レオニスの泪

ホームに電車が到着した、ブレーキの音がして。

私達二人には必然的に沈黙が訪れ。

そして、電車が、通り過ぎていく音がする。

ガタンタン、タタタン。

久世は、その間、私から目を逸らさなかった。
私も、問いかけたまま、その答えを待っていた。

静けさが、再び戻ってくると、久世は口開く。

「話してみて、君は朱李とは違う。全然違う。朱李っていうファインダーを通してでしか、見れなくなっていたのは、俺の方だったのかもしれません。」

そう言って、久世は寄りかかっていたガードレールから、身を起こした。

「神成も、君を患者として見ることで、朱李を通して見ることで、自分の感情を抑えていただけではないかって、思うんです。一種の自己暗示みたいに。」

「どうして、そう、言えるんですか。」

私が訊くと、久世は無責任かもしれないけどと言ってから。

「朱李の事を全部取っ払ってみたら、君と神成は、どこからどう見ても、恋人同士みたいだった。」

「そんなことは……」

「そうじゃなかったら、うちの店に連れてくるなんてことも絶対しない。
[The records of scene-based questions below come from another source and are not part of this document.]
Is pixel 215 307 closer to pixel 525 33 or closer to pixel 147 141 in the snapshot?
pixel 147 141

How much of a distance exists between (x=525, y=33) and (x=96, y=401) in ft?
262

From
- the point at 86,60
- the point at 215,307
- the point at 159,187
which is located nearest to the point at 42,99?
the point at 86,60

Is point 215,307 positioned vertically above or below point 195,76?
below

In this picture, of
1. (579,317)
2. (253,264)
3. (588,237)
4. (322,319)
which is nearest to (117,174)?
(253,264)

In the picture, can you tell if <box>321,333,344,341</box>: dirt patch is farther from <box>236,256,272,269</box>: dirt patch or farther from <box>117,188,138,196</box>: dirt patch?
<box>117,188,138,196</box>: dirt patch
神成にとって、君が特別な存在であることは確かです。どっちにしたってもう時間がないから、君がここにいるってことは、ダメってことなのかもしれないけど……でも、会ったらやっぱり言わずはいられなくて。なんとかならないかって、思ってしまって……」


久世の含みのある言い方が、引っ掛かった。


「 あの、……時間がないって??」


私が首を傾げると、久世は目を丸くした。


「聞いてないんですか??」
「何を……ですか?」
「あいつ、、、なんで言ってないんだよ。」



久世の表情は、明らかに曇り、困惑しながら一人言ちて。




「神成の奴、今日アメリカに発つんです。」



私が連絡を絶った事を後悔するような、真実を突きつけた。